Which brothel does the essay on brothels say one should know about before drawing any hasty conclusion?

◆ **SOURCE EXCERPT**:
:::::
Dirty Girl Things

 

Sunday, July 13, 2008

Two-Hundred-Seven

Brothels and the Meaning of Life
by Bruno Phillips

Some great libertine and savant once observed, ‘Only in a brothel do men and women discover the true nature of human relations.’ However one chooses to deconstruct such philosophical squibs, nothing hasty should be concluded without knowledge of the Dumas Brothel in Butte, Montana.

The brothel of course has had a long, romantic and (albeit sneakingly) admired place in populist social history since Pompeii got buried. More recently, whilst London had its bawdyhouses and Paris its bordellos, America had its democratic equivalents that ‘came West’ along with the men who drove cattle and railroads and settlements into the heartlands of the prairie and mountain.

What makes the American experience different is that where we Europeans corralled, made urban and attempted to disguise these havens of release, in the great energy of that young nation they were public agents of growth and opportunity. Men and women of humble origin sought escape from straightened circumstances, sought liberation, to achieve wealth, or at least a comfortable life. Men through their muscle, women most often through the skills regarded as peculiarly theirs. This might involve marriage, sewing and child-rearing. In the short term it mostly meant the willingness to fuck.

These natural desires could of course be satisfied, as it were, informally. But humans are creatures of context. Calloused cowboy you might be, but memories of the old homestead and plumpy cushions and little sister made you yearn for some homely comforts.
:::::
◆ **STORED DATA**:
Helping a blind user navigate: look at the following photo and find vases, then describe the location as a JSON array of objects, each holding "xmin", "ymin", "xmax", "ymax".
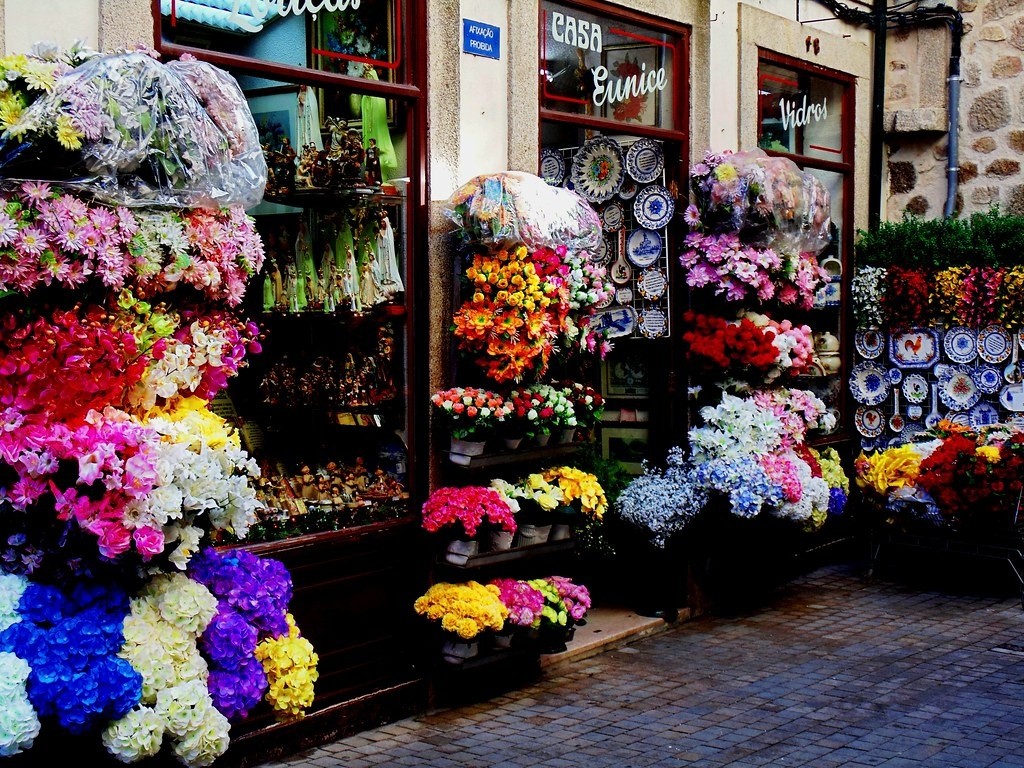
[
  {"xmin": 494, "ymin": 633, "xmax": 513, "ymax": 647},
  {"xmin": 552, "ymin": 628, "xmax": 575, "ymax": 642},
  {"xmin": 451, "ymin": 437, "xmax": 486, "ymax": 456},
  {"xmin": 446, "ymin": 536, "xmax": 478, "ymax": 565},
  {"xmin": 518, "ymin": 525, "xmax": 551, "ymax": 546},
  {"xmin": 581, "ymin": 426, "xmax": 594, "ymax": 440},
  {"xmin": 442, "ymin": 642, "xmax": 478, "ymax": 665},
  {"xmin": 510, "ymin": 628, "xmax": 537, "ymax": 644},
  {"xmin": 554, "ymin": 525, "xmax": 571, "ymax": 540},
  {"xmin": 535, "ymin": 433, "xmax": 551, "ymax": 445},
  {"xmin": 560, "ymin": 428, "xmax": 576, "ymax": 443},
  {"xmin": 492, "ymin": 532, "xmax": 515, "ymax": 552},
  {"xmin": 505, "ymin": 436, "xmax": 522, "ymax": 449}
]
:::::
◆ **TASK RESULT**: The Dumas Brothel in Butte, Montana.